A grande diferença entre as duas propostas está na topografia do terreno: enquanto em  Brasília os pilotis realmente conseguem liberar o solo para o fluxo livre, no Parque Guinle, devido  ao  terreno  em  aclive,  torna‐se  necessária  a  criação  de  plataformas  para  deixá‐los  em  uma  mesma cota ou então a subdivisão do vão livre em mais de um nível (casos dos blocos B e C da  figura 75). Dessa forma, especialmente nos edifícios Bristol e Caledônia, o que é via pública e o  que  é  edifício  privado  torna‐se  claramente  perceptível,  ao  contrário  do  que  ocorre  nas  superquadras,  onde  o  público  e  o  privado  perdem  seus  limites  e  distinção  em  decorrência  do  trânsito relativamente desimpedido sob os pilotis. 

Unlike  Brasilia´s  superquadras,  however,  Guinle  Park  posits  a  definite  separation  between  public  and  private  realms  […].  This  separation  can  of  course  partly  be  credited to the irregular topography itself, quite unlike the nearly infinite horizontal  plane of Brasilia. One cannot pass underneath the buildings in Guinle Park there is  always  something  like  a  ramp,  steps,  or  a  well‐market  border  to  overcome  [...].  
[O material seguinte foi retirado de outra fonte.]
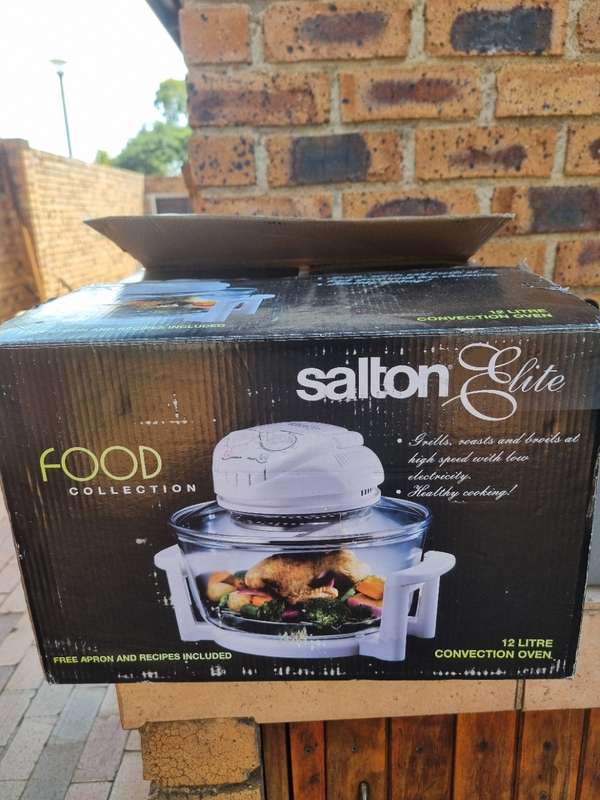 Salton 12L Convection Oven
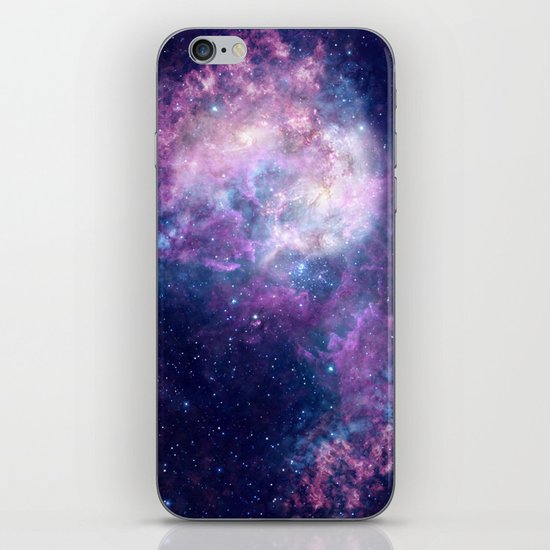 SPACE iPhone & iPod Skin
(NOBRE in EL‐DAHDAH (Org.), 2005, p. 39)    FIGURA 75: Edifícios de Lúcio Costa no Parque Guinle, Rio de Janeiro/RJ, projetados e construídos entre 1948‐54     Fonte: Própria autora, 2011, sobre base Google Earth <www.googleearth.com>, acesso em Jul. 2011   

As  inovações  presentes  nas  superquadras  e  o  fato  de  estarem  estruturadas  dentro  de  toda uma cidade modernista não garante a permanência das soluções no tempo. O tombamento  da  área  do  Plano  Piloto  de  Brasília  e  a  legislação  que  estabelece  a  forma  de  ocupação  das  superquadras,  infelizmente,  não  se  traduz  em  qualidade  projetual  nas  novas  propostas.  Em  alguns projetos recentes, os térreos dos edifícios são ocupados por salões de festas, salões de 

jogos  ou  até  tornam‐se  pátios  de  estacionamento  e  áreas  de  manobra  de  automóveis.  Até  mesmo os edifícios mais antigos sofrem a pressão para serem modificados para acolherem estas  novas funções nos térreos ou simplesmente fechados em nome da segurança. Desta forma, cada  vez  mais  se  inviabiliza  o  parque  linear  para  o  livre  transcurso  de  pedestres  e,  assim,  estas  se  tornam apenas uma lembrança do que pretendiam ser.